Pada torsi adneksa timbul rasa nyeri mendadak dan apabila
defence musculiare tidak teralu keras, dapat diraba tumor nyeri
tekan dengan batas nyeri tekan yang nyata.
3) Ekstremitas
Pada penderita adneksitis umumnya tidak mengalami
masalah pada ekstremitasnya, namun pada beberapa kasus
adneksitis ada pula yang mengalami oedema.
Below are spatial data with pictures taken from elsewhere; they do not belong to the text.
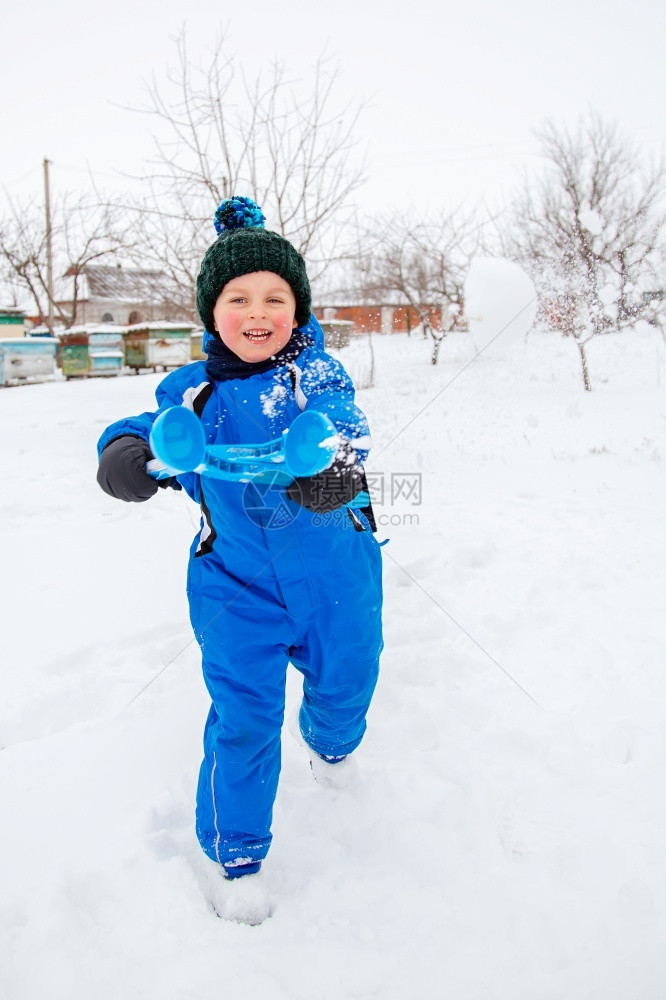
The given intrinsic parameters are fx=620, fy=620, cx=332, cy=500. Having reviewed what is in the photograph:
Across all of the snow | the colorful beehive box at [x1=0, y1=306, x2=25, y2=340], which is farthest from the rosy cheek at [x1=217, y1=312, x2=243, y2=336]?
the colorful beehive box at [x1=0, y1=306, x2=25, y2=340]

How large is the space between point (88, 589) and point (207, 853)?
1.59 m

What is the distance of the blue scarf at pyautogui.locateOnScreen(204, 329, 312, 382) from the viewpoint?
1373mm

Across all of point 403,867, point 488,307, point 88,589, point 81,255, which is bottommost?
point 403,867

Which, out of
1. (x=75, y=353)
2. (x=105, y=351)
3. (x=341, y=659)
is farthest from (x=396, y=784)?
(x=105, y=351)

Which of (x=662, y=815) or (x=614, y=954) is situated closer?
(x=614, y=954)

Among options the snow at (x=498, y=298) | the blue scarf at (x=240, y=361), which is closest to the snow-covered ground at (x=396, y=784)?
the blue scarf at (x=240, y=361)

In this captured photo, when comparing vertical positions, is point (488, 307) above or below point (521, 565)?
above

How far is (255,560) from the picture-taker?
1.33 metres

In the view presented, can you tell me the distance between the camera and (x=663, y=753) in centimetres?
169

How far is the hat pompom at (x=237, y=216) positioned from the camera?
5.02ft

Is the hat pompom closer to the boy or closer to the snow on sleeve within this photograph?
the boy

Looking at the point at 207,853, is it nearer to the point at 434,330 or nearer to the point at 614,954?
the point at 614,954

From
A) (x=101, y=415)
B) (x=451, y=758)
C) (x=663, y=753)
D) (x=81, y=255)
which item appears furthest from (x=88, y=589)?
(x=81, y=255)

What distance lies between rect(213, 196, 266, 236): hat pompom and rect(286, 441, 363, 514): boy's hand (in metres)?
0.70
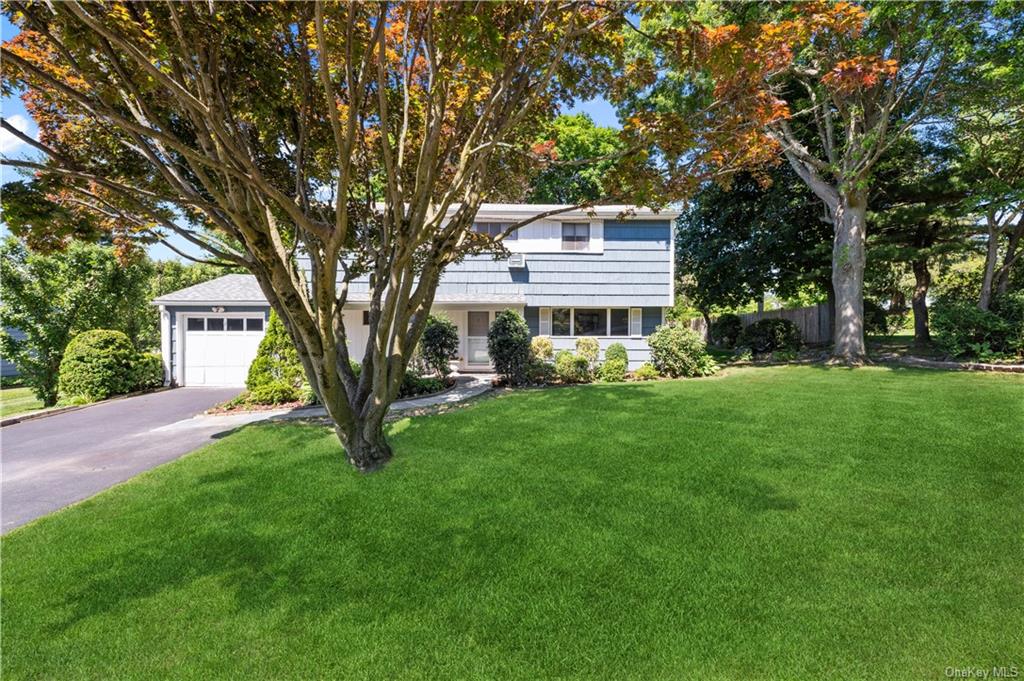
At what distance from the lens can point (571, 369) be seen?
38.6 ft

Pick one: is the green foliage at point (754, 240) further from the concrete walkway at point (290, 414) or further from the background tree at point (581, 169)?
the concrete walkway at point (290, 414)

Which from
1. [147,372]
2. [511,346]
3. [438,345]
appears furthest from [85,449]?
[511,346]

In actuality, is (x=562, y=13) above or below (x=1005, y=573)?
above

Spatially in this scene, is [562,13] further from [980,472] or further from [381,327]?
[980,472]

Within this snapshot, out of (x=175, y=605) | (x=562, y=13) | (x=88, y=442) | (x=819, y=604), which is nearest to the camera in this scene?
(x=819, y=604)

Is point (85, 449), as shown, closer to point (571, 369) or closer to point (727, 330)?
point (571, 369)

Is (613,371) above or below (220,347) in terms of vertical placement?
below

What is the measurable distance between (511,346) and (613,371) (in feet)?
10.2

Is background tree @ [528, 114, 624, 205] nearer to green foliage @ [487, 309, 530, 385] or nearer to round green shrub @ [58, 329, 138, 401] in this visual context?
green foliage @ [487, 309, 530, 385]

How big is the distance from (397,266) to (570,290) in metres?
9.54

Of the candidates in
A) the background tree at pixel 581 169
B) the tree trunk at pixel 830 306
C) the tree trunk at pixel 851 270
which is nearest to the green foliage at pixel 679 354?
the tree trunk at pixel 851 270

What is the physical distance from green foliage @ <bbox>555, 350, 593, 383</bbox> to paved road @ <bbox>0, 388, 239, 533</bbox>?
779 cm

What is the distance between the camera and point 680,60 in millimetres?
4926

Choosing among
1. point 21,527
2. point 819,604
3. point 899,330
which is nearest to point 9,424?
point 21,527
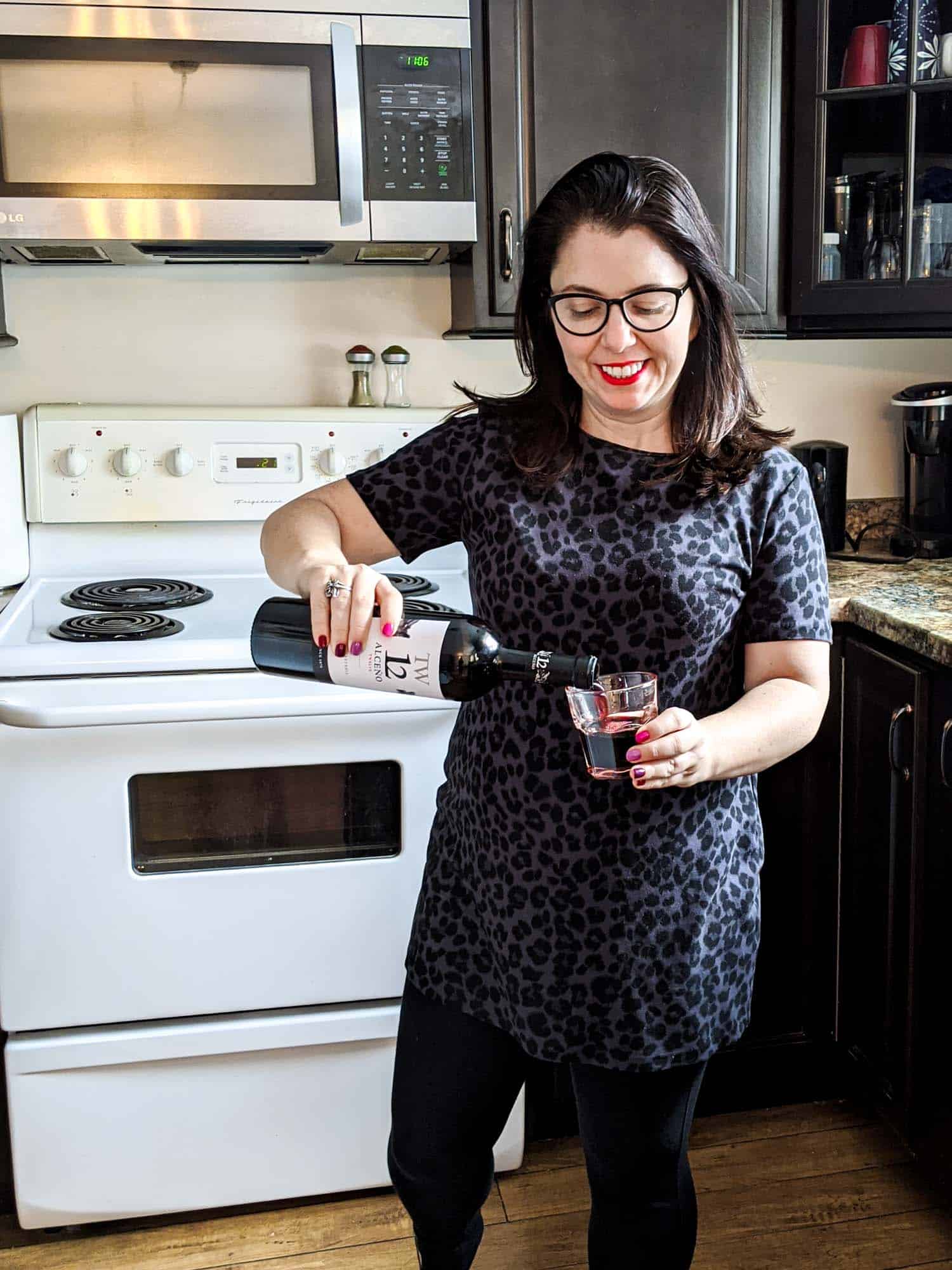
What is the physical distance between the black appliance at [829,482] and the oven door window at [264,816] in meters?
1.02

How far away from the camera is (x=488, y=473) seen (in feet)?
4.05

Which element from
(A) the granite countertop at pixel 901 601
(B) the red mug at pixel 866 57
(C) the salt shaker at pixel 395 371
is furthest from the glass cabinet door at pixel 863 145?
(C) the salt shaker at pixel 395 371

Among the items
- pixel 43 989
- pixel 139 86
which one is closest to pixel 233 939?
pixel 43 989

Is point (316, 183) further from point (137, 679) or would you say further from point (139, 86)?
point (137, 679)

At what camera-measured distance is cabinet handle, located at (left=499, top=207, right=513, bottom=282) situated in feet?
6.61

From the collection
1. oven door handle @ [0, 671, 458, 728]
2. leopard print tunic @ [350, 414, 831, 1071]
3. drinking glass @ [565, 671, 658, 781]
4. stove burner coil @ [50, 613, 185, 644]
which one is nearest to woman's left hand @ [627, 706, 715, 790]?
drinking glass @ [565, 671, 658, 781]

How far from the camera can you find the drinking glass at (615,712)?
3.36 feet

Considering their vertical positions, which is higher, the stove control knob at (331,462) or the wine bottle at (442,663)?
the stove control knob at (331,462)

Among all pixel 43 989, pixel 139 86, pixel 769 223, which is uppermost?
pixel 139 86

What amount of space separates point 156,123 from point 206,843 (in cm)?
112

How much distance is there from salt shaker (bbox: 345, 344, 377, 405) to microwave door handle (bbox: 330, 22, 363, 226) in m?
0.32

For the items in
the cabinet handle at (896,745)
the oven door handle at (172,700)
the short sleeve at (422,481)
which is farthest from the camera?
the cabinet handle at (896,745)

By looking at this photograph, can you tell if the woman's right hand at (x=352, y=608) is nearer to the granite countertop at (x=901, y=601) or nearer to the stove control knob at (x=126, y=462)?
the granite countertop at (x=901, y=601)

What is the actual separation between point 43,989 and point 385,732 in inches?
24.1
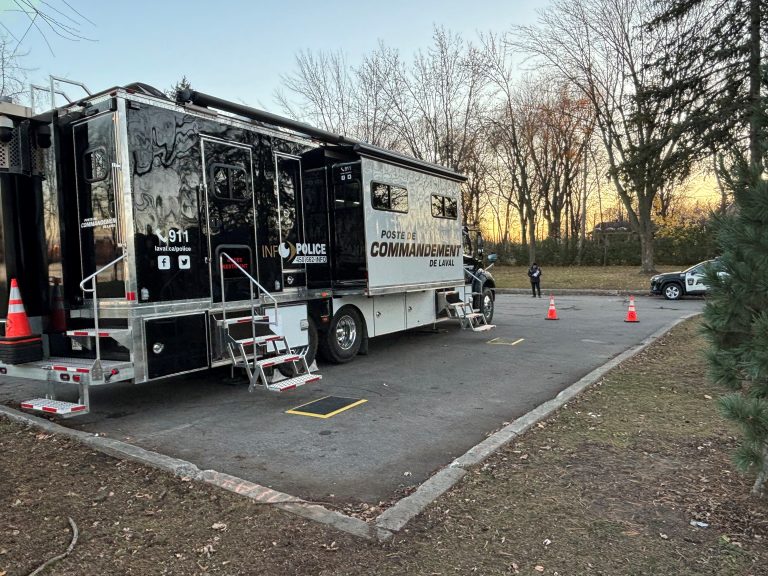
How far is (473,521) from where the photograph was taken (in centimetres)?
340

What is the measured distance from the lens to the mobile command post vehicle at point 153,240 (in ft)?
19.1

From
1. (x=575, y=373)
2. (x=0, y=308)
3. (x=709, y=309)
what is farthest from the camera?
(x=575, y=373)

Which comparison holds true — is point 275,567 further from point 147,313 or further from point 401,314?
point 401,314

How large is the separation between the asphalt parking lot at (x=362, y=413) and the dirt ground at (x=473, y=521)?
588 mm

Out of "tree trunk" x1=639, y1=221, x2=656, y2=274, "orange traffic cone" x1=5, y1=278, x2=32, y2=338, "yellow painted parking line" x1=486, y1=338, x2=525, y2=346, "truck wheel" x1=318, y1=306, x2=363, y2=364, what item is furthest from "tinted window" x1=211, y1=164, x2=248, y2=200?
"tree trunk" x1=639, y1=221, x2=656, y2=274

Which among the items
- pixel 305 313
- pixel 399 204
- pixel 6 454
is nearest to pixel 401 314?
pixel 399 204

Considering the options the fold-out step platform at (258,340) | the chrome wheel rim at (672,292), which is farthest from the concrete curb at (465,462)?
the chrome wheel rim at (672,292)

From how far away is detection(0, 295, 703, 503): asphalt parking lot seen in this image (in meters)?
4.52

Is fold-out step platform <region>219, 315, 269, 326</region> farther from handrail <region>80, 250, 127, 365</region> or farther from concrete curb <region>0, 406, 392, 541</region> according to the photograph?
concrete curb <region>0, 406, 392, 541</region>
Hanya saja pada
kejadian anemis, maka dapat dilihat perubahan dari warna
kuku jari tangan dan kaki ibu.

2. Diagnosa Keperawatan
a) Nyeri berhubungan dengan inflamasi dan infeksi pada uretra,
kandung kemih dan struktur traktus lain.
b) Kecemasan berhubungan dengan kurangnya pengetahuan tentang
kegiatan perioperatif.
c) Kurangnya pengetahuan tentang kondisi, prognosis, dan
kebutuhan pengobatan berhubungan dengan kurangnya sumber
informasi.

3. Rencana Keperawatan
a) Nyeri berhubungan dengan inflamasi dan infeksi pada uretra,
kandung kemih dan struktur lain
Kriteria hasil : tidak ada nyeri didaerah panggung
Intervensi :
- Catat lokasi, lamanya, intensitas, skala penyebaran nyeri
Rasional : membantu mengevaluasi tempat obstruksi dan
penyebab nyeri
- Berikan tindakan nyaman, seperti pijatan punggung,
lingkungan istirahat
Rasional : meningkatkan relaksasi, menurunkan ketegangan
otot
- Bantu atau dorong melakukan relaksasi nafas dalam
Rasional ; membantu mengarahkan kembali perhatian dan
untuk relaksasi otot
- Kolaborasi pemberian analgetik sesuai kebutuhan dan evaluasi
keberhasilannya
Rasional : analgetik memblok lintasan nyeri sehingga
mengurangi nyeri
b) Kecemasan berhubungan dengan kurangnya pengetahuan tentang
kegiatan perioperatif
Tanda : Mengungkapkan rasa takut pembedahan,
menyatakan kurang pemahaman, meminta informasi
Kriteria hasil :
1) Sedikit melaporkan kecemasan berkurang
2) Mengungkapkan pemahaman tentang prosedur
pembedahan
Intervensi :
- Memberikan dukungan moral
Rasional : secara psikologis dapat meningkatkan rasa aman
dan meningkatkan rasa saling percaya
- Menerangkan prosedur operasi dengan sebaik-baik nya
Rasional : meningkatkan dan memperbaiki pengetahuan atau
persepsi pasien
- Mengatur waktu khusus dengan klien untuk berdiskusi
tentang kecemasan klien
Rasional : meningkatkan rasa nyaman dan memungkinkan
pasien melakukan komunikasi secara lebih terbuka dan lebih
akurat
c) Kurangnya pengetahuan tentang kondisi, prognosis, dan
kebutuhan pengobatan berhubungan dengan kurangnya sumber
informasi .
Kriteria evaluasi : Menyatakan mengerti tentang kondisi,
pemeriksaan diagnostik, rencana pengobatan, dan tindakan
perawatan diri preventif.
Intervensi :
- Kaji ulang proses penyakit dan harapan yang akan datang
Rasional : Memberikan pengetahuan dasar dimana pasien
dapat membuat pilihan berdasarkan informasi
- Berikan informasi tentang : sumber infeksi, tindakan untuk
mencegah penyebaran, jelaskan pemberian antibiotik,
pemeriksaan diagnostik.
Rasional : Dapat megurangi ansietas dan membantu
mengembankan kepatuhan pasien terhadap rencana terapeutik
- Berikan kesempatan kepada pasien untuk mengekspresikan
perasaan dan masalah tentang rencana pengobatan untuk
mendeteksi isyarat indikatif kemungkinan ketidakpatuhan dan
membantu mengembangkan penerimaan rencana terapeutik.
Rasional : Mengurangi kecemasan pasien dan keluarga.